───── Data section
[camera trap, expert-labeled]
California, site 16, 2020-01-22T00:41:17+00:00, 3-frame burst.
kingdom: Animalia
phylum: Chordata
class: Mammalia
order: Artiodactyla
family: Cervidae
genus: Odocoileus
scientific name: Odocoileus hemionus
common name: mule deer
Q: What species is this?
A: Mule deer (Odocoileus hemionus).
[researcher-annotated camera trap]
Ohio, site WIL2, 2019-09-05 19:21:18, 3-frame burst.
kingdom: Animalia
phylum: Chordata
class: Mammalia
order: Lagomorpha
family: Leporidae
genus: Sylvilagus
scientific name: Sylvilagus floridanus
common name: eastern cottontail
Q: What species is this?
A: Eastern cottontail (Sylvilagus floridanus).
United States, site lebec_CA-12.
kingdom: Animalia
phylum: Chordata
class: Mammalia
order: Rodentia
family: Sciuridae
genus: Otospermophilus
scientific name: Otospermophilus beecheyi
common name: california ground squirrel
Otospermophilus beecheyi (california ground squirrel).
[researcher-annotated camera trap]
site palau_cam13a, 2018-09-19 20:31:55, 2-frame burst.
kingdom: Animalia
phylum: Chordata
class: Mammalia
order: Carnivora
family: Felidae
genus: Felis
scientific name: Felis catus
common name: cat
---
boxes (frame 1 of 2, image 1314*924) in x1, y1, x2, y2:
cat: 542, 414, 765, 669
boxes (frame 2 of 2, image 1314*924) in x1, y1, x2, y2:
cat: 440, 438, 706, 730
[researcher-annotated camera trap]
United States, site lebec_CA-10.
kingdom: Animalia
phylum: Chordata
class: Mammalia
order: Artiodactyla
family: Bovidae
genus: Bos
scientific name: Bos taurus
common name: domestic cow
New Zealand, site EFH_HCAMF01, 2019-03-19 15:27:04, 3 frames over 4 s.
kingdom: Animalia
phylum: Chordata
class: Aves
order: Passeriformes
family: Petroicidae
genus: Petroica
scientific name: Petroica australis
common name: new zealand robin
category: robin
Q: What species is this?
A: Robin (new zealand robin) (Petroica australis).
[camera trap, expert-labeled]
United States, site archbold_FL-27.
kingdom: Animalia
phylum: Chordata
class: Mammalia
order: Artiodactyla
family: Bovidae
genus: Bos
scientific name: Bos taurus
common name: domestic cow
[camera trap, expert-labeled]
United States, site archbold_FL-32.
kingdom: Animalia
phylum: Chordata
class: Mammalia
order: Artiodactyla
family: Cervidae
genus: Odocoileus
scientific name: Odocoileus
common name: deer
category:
──────────
Give the listing again exactly as it appears.

• _Result_
[camera trap, expert-labeled]
California, site 16, 2020-01-22T00:41:17+00:00, 3-frame burst.
kingdom: Animalia
phylum: Chordata
class: Mammalia
order: Artiodactyla
family: Cervidae
genus: Odocoileus
scientific name: Odocoileus hemionus
common name: mule deer
Q: What species is this?
A: Mule deer (Odocoileus hemionus).
[researcher-annotated camera trap]
Ohio, site WIL2, 2019-09-05 19:21:18, 3-frame burst.
kingdom: Animalia
phylum: Chordata
class: Mammalia
order: Lagomorpha
family: Leporidae
genus: Sylvilagus
scientific name: Sylvilagus floridanus
common name: eastern cottontail
Q: What species is this?
A: Eastern cottontail (Sylvilagus floridanus).
United States, site lebec_CA-12.
kingdom: Animalia
phylum: Chordata
class: Mammalia
order: Rodentia
family: Sciuridae
genus: Otospermophilus
scientific name: Otospermophilus beecheyi
common name: california ground squirrel
Otospermophilus beecheyi (california ground squirrel).
[researcher-annotated camera trap]
site palau_cam13a, 2018-09-19 20:31:55, 2-frame burst.
kingdom: Animalia
phylum: Chordata
class: Mammalia
order: Carnivora
family: Felidae
genus: Felis
scientific name: Felis catus
common name: cat
---
boxes (frame 1 of 2, image 1314*924) in x1, y1, x2, y2:
cat: 542, 414, 765, 669
boxes (frame 2 of 2, image 1314*924) in x1, y1, x2, y2:
cat: 440, 438, 706, 730
[researcher-annotated camera trap]
United States, site lebec_CA-10.
kingdom: Animalia
phylum: Chordata
class: Mammalia
order: Artiodactyla
family: Bovidae
genus: Bos
scientific name: Bos taurus
common name: domestic cow
New Zealand, site EFH_HCAMF01, 2019-03-19 15:27:04, 3 frames over 4 s.
kingdom: Animalia
phylum: Chordata
class: Aves
order: Passeriformes
family: Petroicidae
genus: Petroica
scientific name: Petroica australis
common name: new zealand robin
category: robin
Q: What species is this?
A: Robin (new zealand robin) (Petroica australis).
[camera trap, expert-labeled]
United States, site archbold_FL-27.
kingdom: Animalia
phylum: Chordata
class: Mammalia
order: Artiodactyla
family: Bovidae
genus: Bos
scientific name: Bos taurus
common name: domestic cow
[camera trap, expert-labeled]
United States, site archbold_FL-32.
kingdom: Animalia
phylum: Chordata
class: Mammalia
order: Artiodactyla
family: Cervidae
genus: Odocoileus
scientific name: Odocoileus
common name: deer
category:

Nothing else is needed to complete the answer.